Retaining Historical Change in Data Structures is Often Necessary but Rarely Simple

Tracking change activity over time requires complicating what might otherwise be simple data structures.  One approach that many like to employ involves simply adding a start or effective date onto a table design.  The added date is incorporated as part of the table’s primary key; then when content changes, a new row is inserted.  The existence of the “new” row for the “old” primary key value (sans effective date) obsoletes the “previous” row.  Where things become a bit squigglier is in handling the consequences of such a key change across related table structures. 

One school of thought is to simply leave things alone and make no changes to dependent tables.  This means that there cannot be a formal foreign key defined within the data model between the changed independent table and the unchanged dependent table, because a foreign key must include the full set of columns comprising a composite key.  Developers find this approach acceptable because, functionally, it is still possible to write a query joining the two tables using only the partial primary key and then adding in an appropriate restriction of the start date column to obtain a result. 

Adding to the complexities, if only the start date is added, then identifying the most “current” row involves a recursive join into the same table to select only the row containing the maximum start date value.  Also, enforcement of data integrity for these “almost foreign keys” rests entirely on the shoulders of the application logic instead of within the DBMS engine. 

While queries may be written, should one know the “secret handshake,” what is lost is documenting these relationships.  As mentioned above, because of the lack of a full replication of the columns comprising the referenced primary keys, no relationships may be presented within the data modeling tool.  Under this approach, knowing what tables may be joined and how to join them relies on information being shared outside of the formal methods available for documenting exactly these pieces of information.  Often this means relying on an oral tradition of passing information from one generation of developers to the next.

Adding in a start date, alone, and not embracing such a change across dependent tables is a short cut.  This technique expedites initial development.  People always like a short cut.  Short cuts are in keeping with a faster-cheaper mentality.  And while “faster and cheaper” seems good for the initial development, in the long term the “faster and cheaper” aspects are often questionable.  As demonstrated by every user’s querying becoming complicated by date range tests and recursive joins.

The alternative is a slower path that complicates development to simplify later queries.  Foreign keys are redefined to include the added start dates.  When new rows are added into a parent table, the dependent table may also require new rows to be added, continuing on the effective dependent rows.  But once the work is done, the database user will be able to write and execute simpler and more direct queries.

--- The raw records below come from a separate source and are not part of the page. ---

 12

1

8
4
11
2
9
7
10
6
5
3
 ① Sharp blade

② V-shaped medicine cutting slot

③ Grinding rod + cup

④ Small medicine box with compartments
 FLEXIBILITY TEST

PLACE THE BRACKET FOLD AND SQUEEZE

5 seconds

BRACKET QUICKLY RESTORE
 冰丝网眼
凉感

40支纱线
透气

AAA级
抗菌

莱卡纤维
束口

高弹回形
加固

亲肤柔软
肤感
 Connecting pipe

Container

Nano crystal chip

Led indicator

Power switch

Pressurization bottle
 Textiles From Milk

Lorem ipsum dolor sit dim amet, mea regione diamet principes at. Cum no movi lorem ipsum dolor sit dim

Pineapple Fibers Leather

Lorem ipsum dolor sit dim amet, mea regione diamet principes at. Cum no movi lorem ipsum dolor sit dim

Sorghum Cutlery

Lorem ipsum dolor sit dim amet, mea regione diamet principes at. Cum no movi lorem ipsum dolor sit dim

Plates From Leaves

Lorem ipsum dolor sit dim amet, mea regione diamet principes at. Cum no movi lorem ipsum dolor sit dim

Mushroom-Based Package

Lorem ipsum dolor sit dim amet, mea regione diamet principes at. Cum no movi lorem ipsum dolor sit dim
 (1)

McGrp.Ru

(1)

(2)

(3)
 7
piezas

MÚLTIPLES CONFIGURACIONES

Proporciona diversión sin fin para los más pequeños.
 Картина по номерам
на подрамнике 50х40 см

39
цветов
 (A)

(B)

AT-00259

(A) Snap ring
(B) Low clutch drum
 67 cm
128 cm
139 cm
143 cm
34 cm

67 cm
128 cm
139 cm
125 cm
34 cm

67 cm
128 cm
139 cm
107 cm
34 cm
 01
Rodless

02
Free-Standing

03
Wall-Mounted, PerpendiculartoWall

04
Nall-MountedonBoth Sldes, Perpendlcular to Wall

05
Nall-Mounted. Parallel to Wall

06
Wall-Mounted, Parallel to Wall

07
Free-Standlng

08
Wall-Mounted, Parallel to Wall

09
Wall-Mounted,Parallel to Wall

Historical content within data structures increases their complexity.  It is a matter of design that determines where that complexity comes to rest and who must bear the brunt of the existence of the complexity.  Making complexity “easy” for the initial developers and “harder” for the later users is a short-sighted approach.  When faced with a choice of having the initial developers deal with complexity or having the later users deal with complexity in every query, it seems self-evident that the better solution is to have the developers cope with that complexity once rather that an infinite number of times in the end users’ hands.  This additional complexity exists, regardless of whether natural or surrogate keys are involved.